Nous ne souhaitons en aucun cas, Madame la Ministre, Monsieur le Président du Haut conseil de l’évaluation de la recherche et de l’enseignement supérieur, revenir à un statu quo ante, et nous affirmons que l’enseignement supérieur et la recherche souffrent en France à la fois d’un sous-financement et d’un déficit de reconnaissance. Mais nous sommes convaincu.e.s, avec de nombreux CA et CR d’universités, avec la Conférence des présidents du CNRS (CPCN), avec la Commission permanente du CNU (CPCNU), avec de nombreuses sociétés savantes, avec de nombreuses revues, avec de nombreuses organisations syndicales, avec de nombreuses associations de précaires et avec les auteur.e.s du recours déposé devant le Conseil constitutionnel, que les mesures contenues dans la Loi de programmation de la recherche, promouvant une recherche à deux vitesses, fondée sur l’individualisation et la compétition, sont de nature, non pas à résorber ces difficultés, mais à les accroître périlleusement. La promesse récente d’une concertation sur la procédure de recrutement ne saurait suffire à répondre aux inquiétudes qui se manifestent, dans toute la communauté universitaire, depuis la première présentation du projet de loi. Totalement ignorée par le gouvernement, la mobilisation exceptionnelle de tous les secteurs de la recherche a montré non seulement le rejet de la Loi de programmation de la recherche telle qu’elle se dessine dans la version votée au Sénat, mais aussi l’existence d’alternatives permettant de concevoir autrement le fonctionnement et le financement de la recherche française.

Et c’est pourquoi nous ne rendrons, Madame la Ministre, Monsieur le Président du Haut conseil de l’évaluation de la recherche et de l’enseignement supérieur, nos fiches d’auto-évaluation que lorsque la Loi de Programmation de la recherche aura été retirée, et remplacée par une véritable concertation avec la communauté des enseignant.e.s du supérieur, des chercheur.e.s et des enseignant.e.s-chercheur.e.s.

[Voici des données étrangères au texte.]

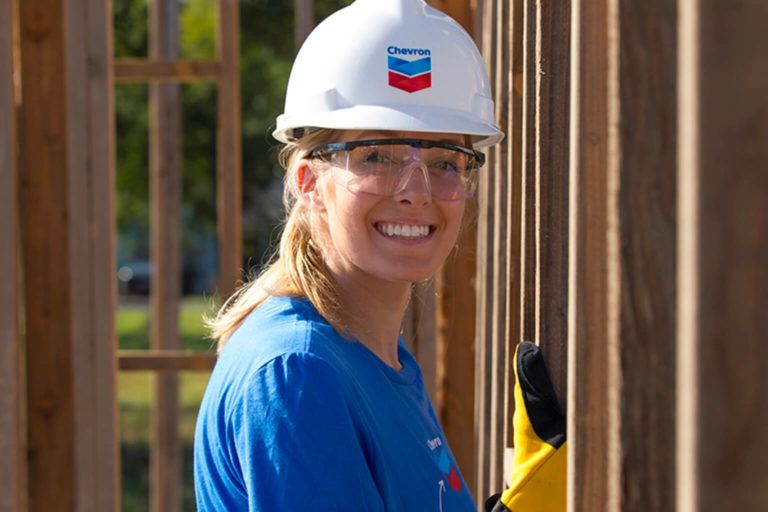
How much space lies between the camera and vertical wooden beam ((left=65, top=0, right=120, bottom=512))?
13.0 feet

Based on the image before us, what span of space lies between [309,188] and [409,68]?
12.9 inches

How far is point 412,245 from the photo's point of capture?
2.08m

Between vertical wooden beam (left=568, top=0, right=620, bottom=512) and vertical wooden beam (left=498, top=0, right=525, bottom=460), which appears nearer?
vertical wooden beam (left=568, top=0, right=620, bottom=512)

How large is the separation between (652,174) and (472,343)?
3073mm

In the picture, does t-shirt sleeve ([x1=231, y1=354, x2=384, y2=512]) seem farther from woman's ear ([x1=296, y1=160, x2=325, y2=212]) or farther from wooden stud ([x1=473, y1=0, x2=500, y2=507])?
wooden stud ([x1=473, y1=0, x2=500, y2=507])

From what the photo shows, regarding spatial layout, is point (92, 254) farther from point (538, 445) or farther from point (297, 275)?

[1« L’évaluation est actuellement peu suivie d’effets directs parce qu’elle est assez hétérogène et que les établissements ont des difficultés à s’en saisir pour définir une politique scientifique. L’objectif précédent de rendre l’évaluation plus stratégique et plus homogène permettra aux acteurs (équipes, laboratoires, établissements) de dégager des axes stratégiques et d’affecter spécifiquement des moyens pour les soutenir. Dans le cadre du dialogue contractuel, ceci permettra également aux ministères de tutelle d’apprécier la manière dont les établissements s’en emparent pour développer une stratégie scientifique propre. »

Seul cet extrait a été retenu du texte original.